* begin Source extract *

Outer product in tensorflow - tensorflow

In tensorflow, there are nice functions for entrywise and matrix multiplication, but after looking through the docs, I cannot find any internal function for taking an outer product of two tensors, i.e., making a bigger tensor by all possible products of elements of smaller tensors (like numpy.outer):
v_{i,j} = x_i*h_j
or
M_{ij,kl} = A_{ij}*B_{kl}
Does tensorflow have such a function?

Yes, you can do this by taking advantage of the broadcast semantics of tensorflow. Size the first out to size 1xN of itself, and the second to size Mx1 of itself, and you'll get a broadcast to MxN of all of the results when you multiply them.
(You can play around with the same thing in numpy to see how it behaves in a simpler context, btw:
a = np.array([1, 2, 3, 4, 5]).reshape([5,1])
b = np.array([6, 7, 8, 9, 10]).reshape([1,5])
a*b
How exactly you do it in tensorflow depends a bit on which axes you want to use and what semantics you want for the resulting multiply, but the general idea applies.

It is somewhat surprising that until recently there was no easy and "natural" way of doing an outer product between arbitrary tensors (also known as "tensor product") in tensorflow, especially given the name of the library...
With tensorflow>=1.6 you can now finally get what you want with a simple:
M = tf.tensordot(A, B, axes=0)
In earlier versions of tensorflow, axes=0 raises a ValueError: 'axes' must be at least 1.. Somehow tf.tensordot() used to need at least one dimension to actually sum over. The easy way out is to simply add a "fake" dimension with tf.expand_dims().
On tensorflow<=1.5 you can thus get the same result as above by doing:
M = tf.tensordot(tf.expand_dims(A, 0), tf.expand_dims(B, 0), axes=[[0],[0]])
This adds a new index of dimension 1 in location 0 for both tensors and then lets tf.tensordot() sum over those indices.

* end Source extract *

#### Parts of the exercise:
[a] According to the tensorflow outer-product thread, why does the tensorflow<=1.5 workaround add a new dimension to each tensor with tf.expand_dims() before calling tf.tensordot()?
[b] Retype the stretch of the tensorflow outer-product thread from "With tensorflow>=1.6 you" through "dimension with tf.expand_dims().".

* begin Listed entries *

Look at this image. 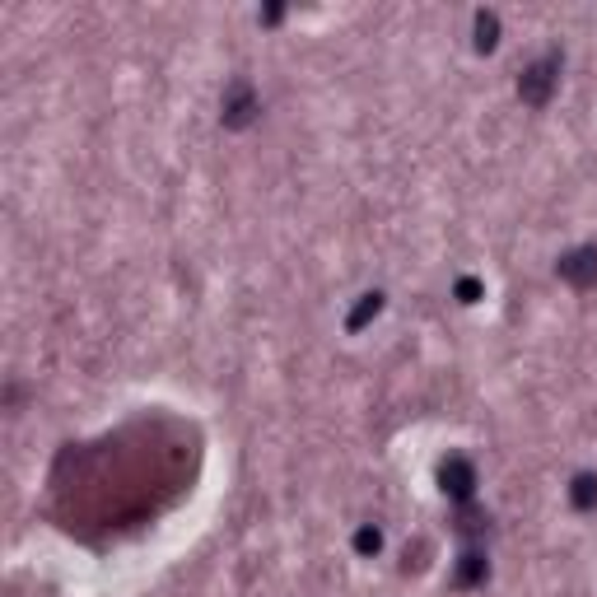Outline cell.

* end Listed entries *
* begin Listed entries *

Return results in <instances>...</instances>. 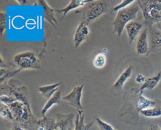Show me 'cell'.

* end Listed entries *

#### Responses per task:
[a] In those earlier versions, passing axes=0 to tf.tensordot() raises a ValueError saying 'axes' must be at least 1, because the function needed at least one dimension to sum over. Adding a "fake" dimension of size 1 at location 0 on both tensors gives tf.tensordot() an index to sum over. This produces the same result as the outer product.

[b]
With tensorflow>=1.6 you can now finally get what you want with a simple:
M = tf.tensordot(A, B, axes=0)
In earlier versions of tensorflow, axes=0 raises a ValueError: 'axes' must be at least 1.. Somehow tf.tensordot() used to need at least one dimension to actually sum over. The easy way out is to simply add a "fake" dimension with tf.expand_dims().